29 Mart seçimleri üzerine yazıldı çizildi. Her seçim sonunda olduğu gibi bu seçimde de hiç kaybeden olmadı! Herkes kendine göre kazandı. Bana göre bu seçimden çıkan sonuç, bütün siyasi partilerimizin şapkalarını önlerine alıp düşünmeleri açısından güzel bir fırsat oldu. İktidar partisi açısından silkelenme, Muhalefet açısından umut oldu. 22 Temmuz seçimleri sonrasında gazetemde ki köşemde yazdığım gibi, Bu Milletle İnat Olmaz! Bir defa herkes bunu bilecek. Osmanlı bakiyesi olan genç Cumhuriyetimizi oluşturan kavimler topluluğuna bir bakalım. Türk, Kürt, Laz, Arnavut, Boşnak, Gürcü, Abaza, Arap vd. Bu topluluklar Dünya’nın en İNATÇI insanlarından oluşur. AKP yi bundan önce, gerek Genel seçimlerde, gerek Yerel seçimlerde iktidara taşıyan sebeplerin başında, Milletle inatlaşma yatar. 29 Mart seçimlerinde AKP nin elinde olup, kaybettiği yerlere bakın! Yine altında milletle inatlaşma yatar.

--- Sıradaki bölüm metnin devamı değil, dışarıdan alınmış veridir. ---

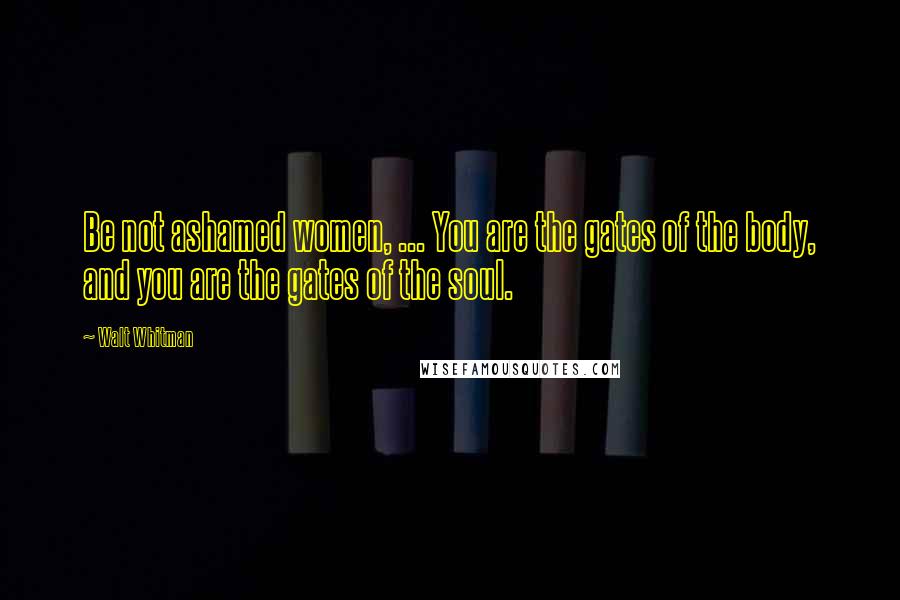 Walt Whitman Quotes: Be not ashamed women, ... You are the gates of the body, and you are the gates of the soul.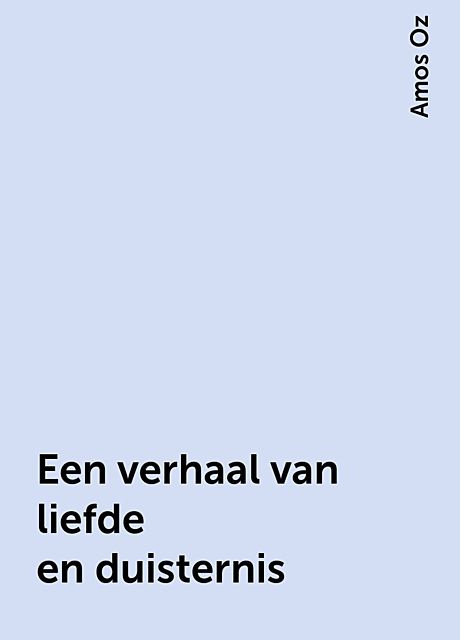 Een verhaal van liefde en duisternis, Amos Oz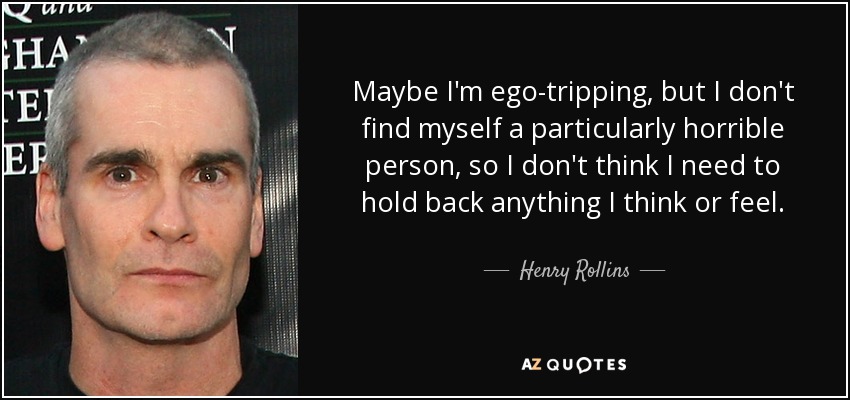 Maybe I'm ego-tripping, but I don't find myself a particularly horrible person, so I don't think I need to hold back anything I think or feel. - Henry Rollins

Bana göre Demokrasimiz açısından bu seçimler çok güzel cevaplar vermiştir. Millet öncelikle, “Sandıkla getirdiğimi, sandıkla yollamasını bilirim!” demiştir. “Gölge etmeyin başka ihsan istemem” demiştir. “ Ben şerefli bir Milletim, Kömür Kumanya vs. gibi şeylere oyumu satacak kadar onur ve haysiyetten yoksun değilim, bundan sonra herkes işine baksın!” demiştir. “Bundan böyle kimse Demokrasi dışı arayışlara kalkışmasın ve beni bazı değerler ile korkutmaya kalkmasın.Ben gereğini yaparım!” demiştir.

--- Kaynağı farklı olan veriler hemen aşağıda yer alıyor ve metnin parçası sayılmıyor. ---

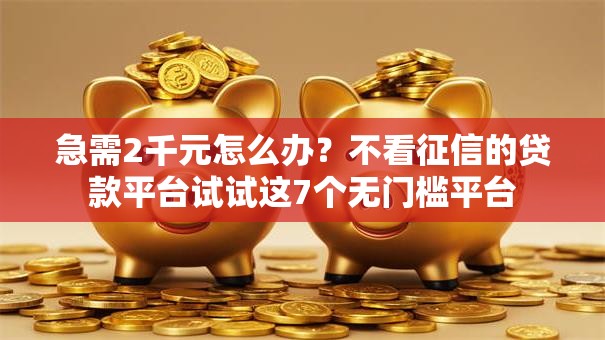 急需2千元怎么办？不看征信的贷款平台试试这7个无门槛平台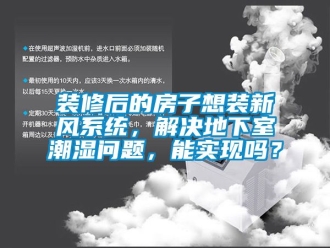 企业新闻装修后的房子想装新风系统，解决地下室潮湿问题，能实现吗？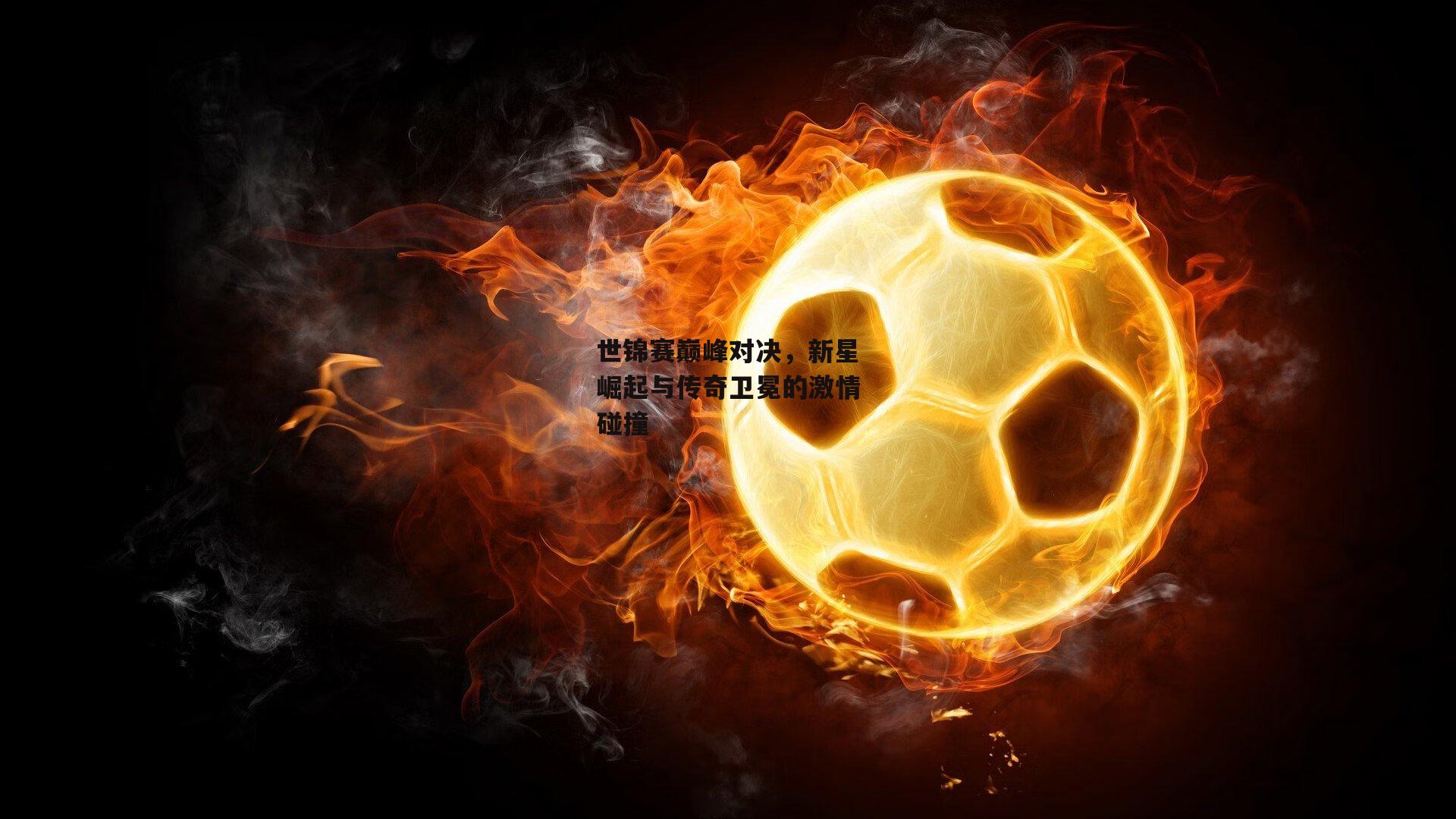世锦赛巅峰对决,新星崛起与传奇卫冕的激情碰撞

15 Ocak’ta bu sitede, “ CHP, İstanbul ve Üsküdar.” Başlıklı yazımın bir bölümünde, “İstanbul gibi bir şehirde İl başkanlığı yapmak benim gözümde Bakanlıkla eş değer bir makamdır. AKP’de Mehmet Müezzinoğlu bu görevi çok iyi yaparken, inanın şuan ki İl başkanını tanıyan bilen varsa beri gelsin! Gerek ekonomik gerek siyasal gündem hararetli bir şekilde tartışılırken, bu makamda oturan şahsın kamuoyuna yönelik bir açıklamasını veya risk alıp şahsi fikrini bile duymadım.” Demiştim. Sabah gazetesinden AKP yi çok yakından takip eden Mahmut Övür bey, dünkü köşesinde ( Ak Parti İstanbul’da neden zorlandı- 05.04.09) bizim 3 ay önce yazdıklarımızı dile getirmiş. Şayet; Siyaseti bir iddia işi olarak görmez, işinizi ciddi yapmaz, sadece Statünüzü muhafaza etme yeri olarak görürseniz sıkıntıyı yaşar ve yaşatırsınız. AKP de Nihat Ergün gibi aklı selim düşünen insanların varlığı bu parti adına ümit verici. “Halka, bize oy vermediği için Nankör diyemeyiz.” Sözleri, işini ciddi yapan bir Genel başkan yardımcısına yakışır sözlerdir.
CHP de, İstanbul’da ki oy artışının, Ülke genelinde aldığı oylardan fazla oluşunu, şapkasını önüne koyarak iyice düşünmeli. Kemal bey ve Gürsel bey gibi halka tepeden bakmayan, yeni şeyler söylemenin gerekliliğine inanan, Ortak aklı kullanıp, ekip ruhunu ve takım oyununu kampanya süresince iyi kullanan isimlerin ön plana çıkarılmasının vaktinin geldiğini görmeli. Ortak değerlerimiz üzerinden insanlarımızı korkutarak siyaset yapılmayacağını artık anlamalı. İstanbul örneğinde olduğu gibi, insanlarımız inandığında ve ikna olduğunda demek ki hatırı sayılır şekilde desteğini esirgemediği bilmelidir.
Şimdi zaman, hesap alma hesap verme zamanıdır. Ben şimdiden, önümüzde ki seçimlerin 29 Mart’ tan daha zevkli geçeceğini sizlere söyleye bilirim.